Tuesday, H.C. Wainwright maintained a Buy rating on Alnylam Pharmaceuticals (NASDAQ:ALNY), following the company's pre-announcement of its fourth quarter and full-year 2024 financial results, along with revenue guidance for 2025.
Alnylam Pharmaceuticals, a leader in RNAi therapeutics, reported expected net product revenues of $452 million for the fourth quarter of 2024, surpassing both the firm's estimate of $440 million and the consensus of $435 million. The company's full-year revenues for 2024 are anticipated to reach $1.65 billion, which is also above the firm's forecast of $1.64 billion and the consensus of $1.63 billion.
The TTR franchise primarily fueled Alnylam's revenue growth. Looking ahead, Alnylam has set a net product revenue guidance range for 2025 between $2.05 billion and $2.25 billion, which is in line with H.C. Wainwright's estimate of $2.23 billion and above the consensus of $2.14 billion.
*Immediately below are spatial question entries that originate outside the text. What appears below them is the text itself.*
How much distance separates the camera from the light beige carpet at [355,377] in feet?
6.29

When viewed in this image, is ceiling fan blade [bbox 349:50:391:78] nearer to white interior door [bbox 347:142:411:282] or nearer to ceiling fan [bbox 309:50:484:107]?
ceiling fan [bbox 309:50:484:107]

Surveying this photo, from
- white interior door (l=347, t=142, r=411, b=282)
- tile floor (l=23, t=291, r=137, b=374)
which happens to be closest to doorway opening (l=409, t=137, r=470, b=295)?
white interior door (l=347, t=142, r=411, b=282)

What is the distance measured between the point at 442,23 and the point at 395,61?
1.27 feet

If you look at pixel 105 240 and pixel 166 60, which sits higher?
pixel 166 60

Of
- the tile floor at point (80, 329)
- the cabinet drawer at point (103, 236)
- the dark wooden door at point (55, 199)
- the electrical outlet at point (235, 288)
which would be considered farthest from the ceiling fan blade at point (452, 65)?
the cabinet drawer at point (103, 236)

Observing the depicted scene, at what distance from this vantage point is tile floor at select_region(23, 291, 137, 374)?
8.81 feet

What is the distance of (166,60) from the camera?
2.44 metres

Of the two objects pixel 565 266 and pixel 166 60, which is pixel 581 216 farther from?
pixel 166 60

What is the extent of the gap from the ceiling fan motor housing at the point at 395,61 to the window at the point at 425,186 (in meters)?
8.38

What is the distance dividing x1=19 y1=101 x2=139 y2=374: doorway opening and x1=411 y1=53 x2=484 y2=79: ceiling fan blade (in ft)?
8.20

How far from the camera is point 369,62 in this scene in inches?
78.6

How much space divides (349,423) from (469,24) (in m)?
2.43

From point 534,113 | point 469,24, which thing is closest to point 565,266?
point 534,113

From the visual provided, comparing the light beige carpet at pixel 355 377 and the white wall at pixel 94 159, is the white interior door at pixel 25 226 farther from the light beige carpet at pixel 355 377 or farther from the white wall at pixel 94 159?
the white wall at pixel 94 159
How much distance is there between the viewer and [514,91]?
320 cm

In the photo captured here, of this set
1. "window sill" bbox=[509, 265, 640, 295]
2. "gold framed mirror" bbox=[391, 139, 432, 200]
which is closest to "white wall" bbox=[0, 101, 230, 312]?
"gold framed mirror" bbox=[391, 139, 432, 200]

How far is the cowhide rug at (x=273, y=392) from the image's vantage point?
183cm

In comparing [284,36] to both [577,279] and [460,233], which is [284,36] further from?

The TTR franchise is expected to contribute between $1.60 billion and $1.73 billion, while the Ultra Rare franchise is projected to bring in between $450 million and $525 million.
Alnylam's guidance for 2025 includes the anticipated FDA approval of AMVUTTRA (vutrisiran) for patients with ATTR cardiomyopathy (ATTR-CM) by the March 23, 2025, Prescription Drug User Fee Act (PDUFA) target action date. AMVUTTRA, a once-quarterly subcutaneously-administered RNAi therapeutic, is a key component of the company's strategy.
The firm gave a $400.00 price target and highlighted that achieving the projected revenue guidance would set Alnylam on a path to non-GAAP profitability in 2025. This financial milestone is eagerly anticipated by the company's management.
In light of the potential approval and launch of AMVUTTRA in ATTR-CM, and upcoming pipeline updates, H.C. Wainwright reiterated its positive stance on Alnylam Pharmaceuticals shares, underscoring the company's promising financial trajectory and innovative product pipeline.